Peering out at California’s San Gabriel Mountains through the windows of my cabin, I can still recall the massive wildfire that incinerated more than 40,000 hectares of Angeles National Forest in 2020. As colossal columns of smoke rose above the ridge line, newsreaders reported that no homes had been destroyed and that the blaze had not caused any injuries. That was blatantly untrue.
Countless forest residents — from rabbits and squirrels to coyotes (Canis latrans) and pumas (Puma concolor) — were killed or maimed in the megafire, and the areas they once called home were reduced to ash. However, it seemed that these casualties didn’t count, because only places where humans live were deemed inhabited. By contrast, the millions of animal species we share the planet with — what naturalist Henry Beston called the “other nations” of our world in his book The Outermost House (1928) — are too often dismissed as living brief and transitory lives in the supposedly uninhabited wilderness.
AI is helping to decode animals’ speech. Will it also let us talk with them?
This distinction between humans and the rest of the animal kingdom is proving increasingly difficult to defend. Fresh insights into the deep relationships that animals have with the land, air and sea are emerging from ambitious studies that combine GPS data, precise satellite imagery and artificial-intelligence systems.
As well as tracking animal movements, these technologies are revealing the relationships, resources, conflict zones, knowledge hubs, borders and landmarks that give all creatures a ‘sense of place’. Such knowledge can empower wildlife-conservation efforts. Ultimately, these advances could enable humanity to “listen to the animals and hear what they have to say”, notes Jewlya Samaniego, an ethnobotanist at the Wallis Annenberg Wildlife Crossing Native Plant Nursery in Agoura Hills, California. GPS tracking data of pumas and other animals have helped to demonstrate the need to build Samaniego’s ‘vegetated bridge’, which will be the largest wildlife crossing on Earth when it opens in December.
Here are more ways technology is rewriting humanity’s relationship with the natural world.
Fire hose of data
A generation ago, a zoologist would have been delighted to receive a location signal from a GPS tracker once a day. Now, an ultralight tag on a mammal or bird can broadcast its location every second. Moreover, 3D maps of such data are revealing sophisticated and often surprising behavioural patterns.
For example, after years of fieldwork, behavioural ecologist Meg Crofoot and her colleagues at the Max Planck Institute of Animal Behavior in Konstanz, Germany, concluded that kinkajous (Potos flavus) in the Panamanian rainforest return to the same fruit trees for food every day, suggesting that these trees must be key landmarks on the arboreal animals’ cognitive map.

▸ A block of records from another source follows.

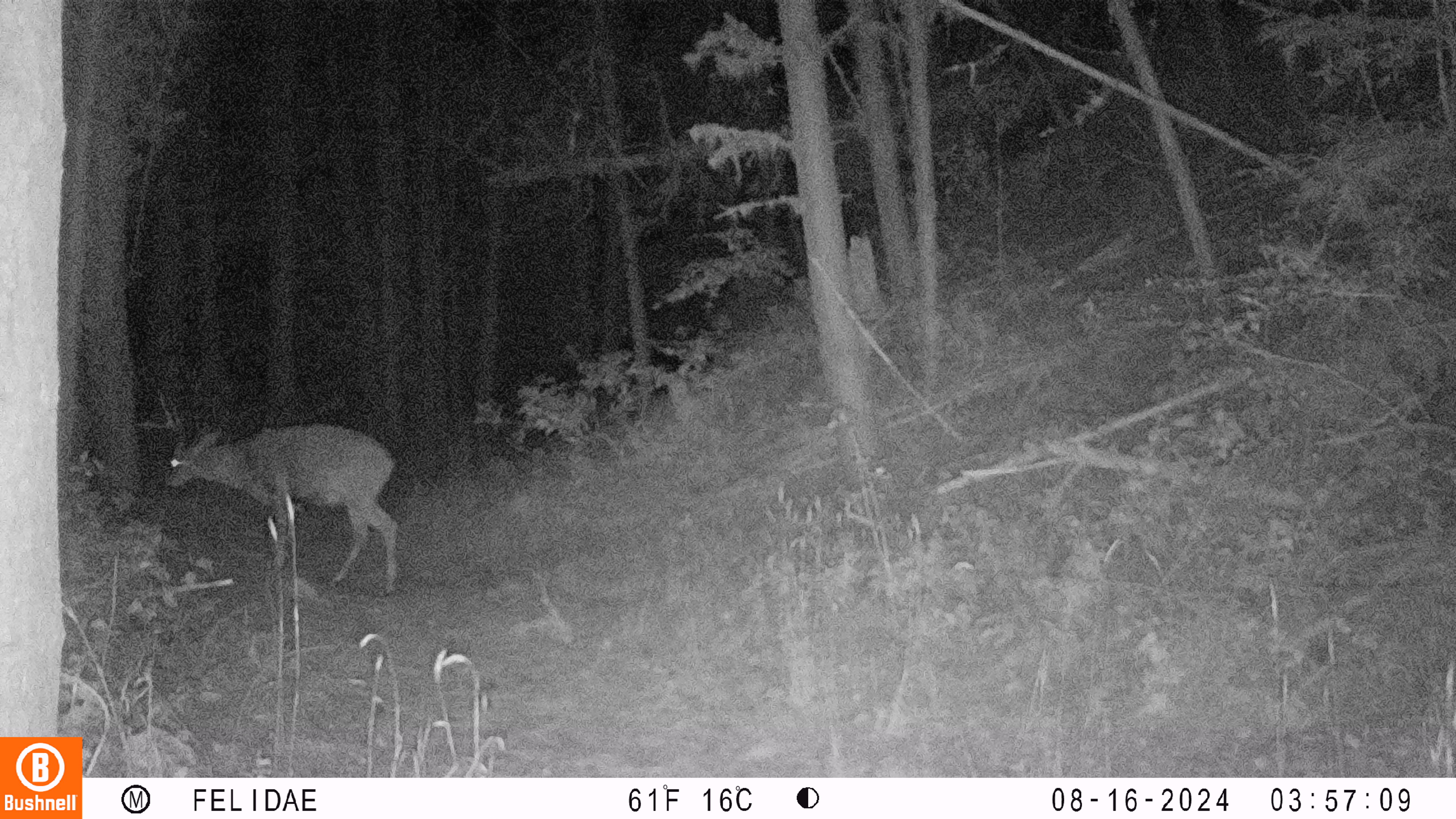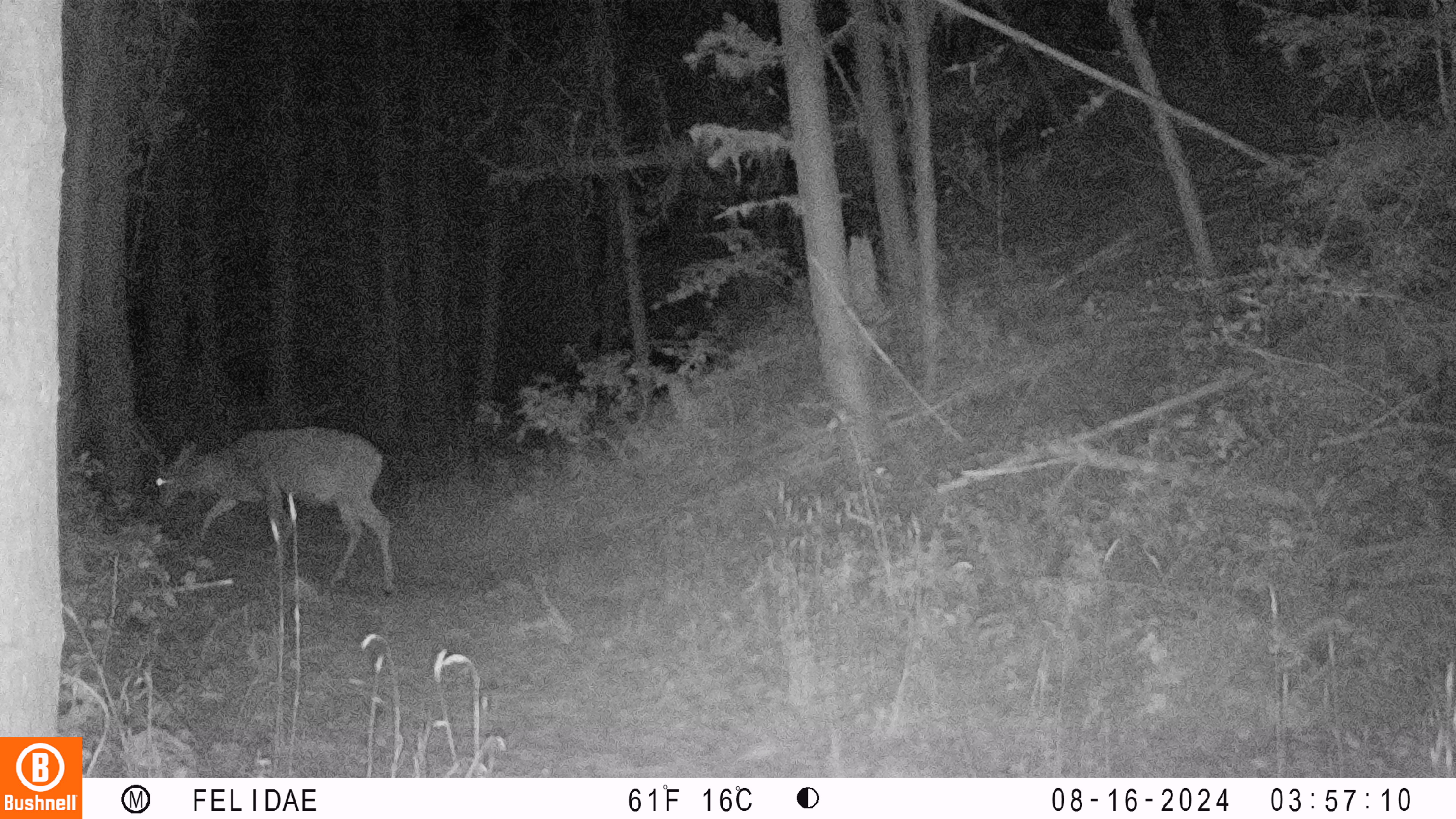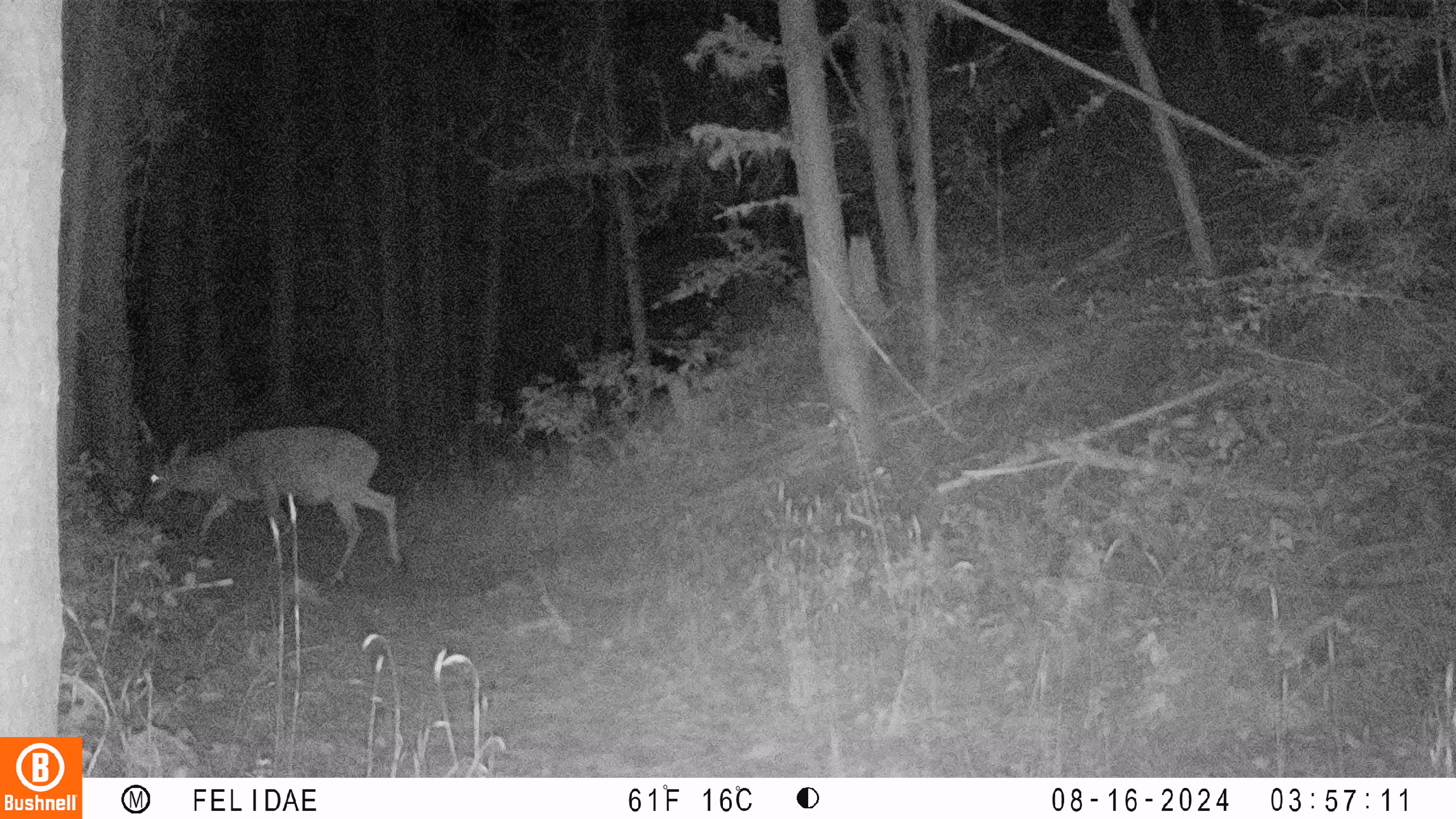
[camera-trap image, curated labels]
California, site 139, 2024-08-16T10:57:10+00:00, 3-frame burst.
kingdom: Animalia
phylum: Chordata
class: Mammalia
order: Artiodactyla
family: Cervidae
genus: Odocoileus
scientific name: Odocoileus hemionus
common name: mule deer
Mule deer (Odocoileus hemionus).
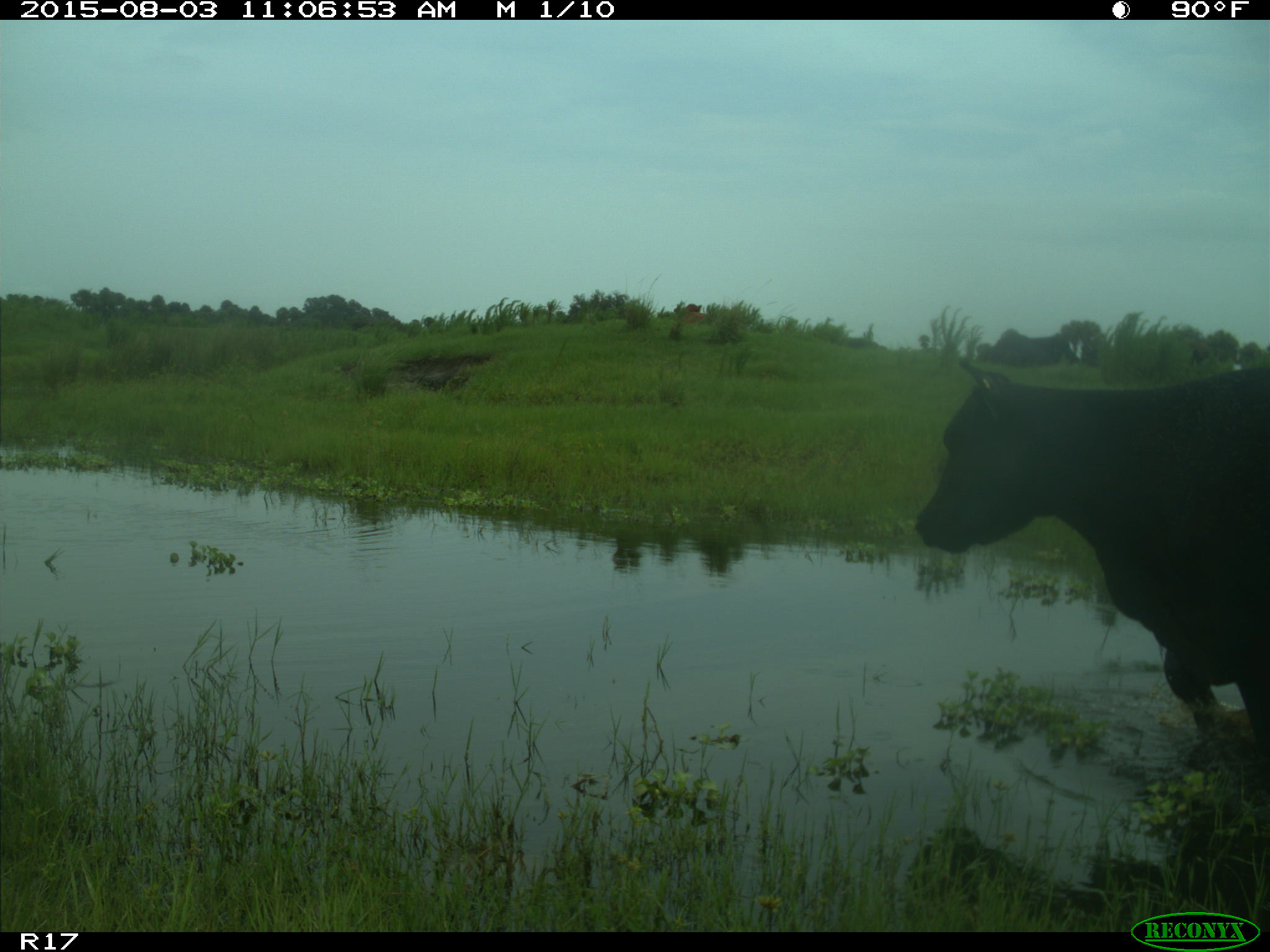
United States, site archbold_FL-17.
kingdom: Animalia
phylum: Chordata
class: Mammalia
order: Artiodactyla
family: Bovidae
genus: Bos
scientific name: Bos taurus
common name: domestic cow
Bos taurus (domestic cow).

But modern tags have revealed much more: the kinkajous also seem to travel across the forest by walking along the exact same branches — a network of well-established aerial trails runs through the treetops.
This finding raises another question: how do they move so deliberately? Crofoot’s current theory is that the kinkajous might scent-mark their preferred trails like ants do, transforming the forest into a lattice of invisible viaducts.